Once you find the line containing "Kulsum's Kaya Kalp" in the data below, copy it and each following line exactly, up to and including the line containing "Paquete de 4", and nothing else.

### Records for the exercise
***
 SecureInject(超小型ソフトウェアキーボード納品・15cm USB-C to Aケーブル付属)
***
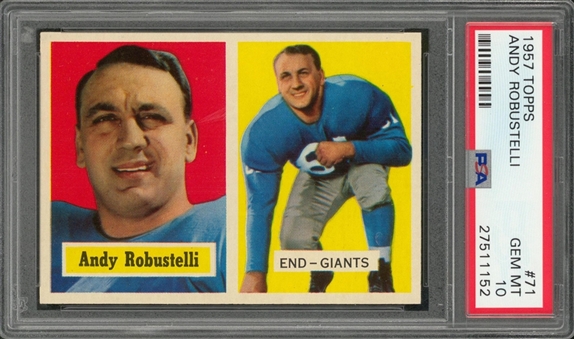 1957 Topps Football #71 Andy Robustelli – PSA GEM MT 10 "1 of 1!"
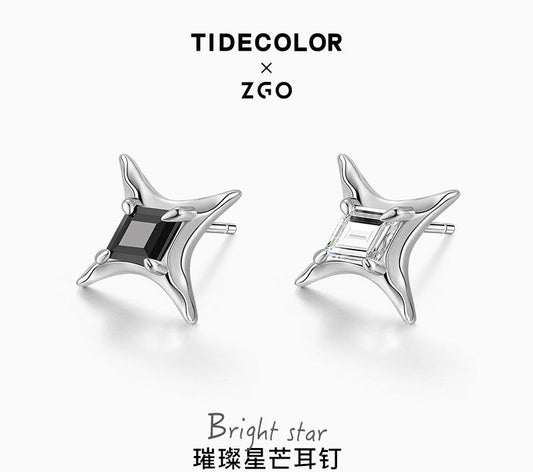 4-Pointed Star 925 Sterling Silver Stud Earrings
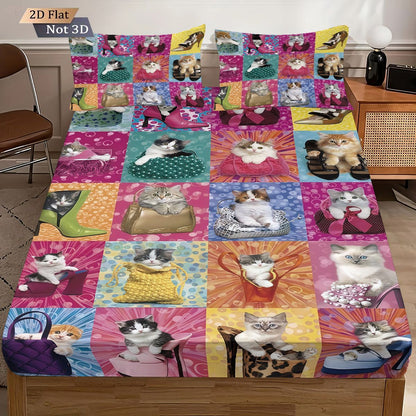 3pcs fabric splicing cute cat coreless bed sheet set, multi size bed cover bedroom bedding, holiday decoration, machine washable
***
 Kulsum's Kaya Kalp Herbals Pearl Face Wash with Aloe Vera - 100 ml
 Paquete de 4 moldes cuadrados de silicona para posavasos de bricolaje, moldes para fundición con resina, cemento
***
### Exercise output
 Kulsum's Kaya Kalp Herbals Pearl Face Wash with Aloe Vera - 100 ml
 Paquete de 4 moldes cuadrados de silicona para posavasos de bricolaje, moldes para fundición con resina, cemento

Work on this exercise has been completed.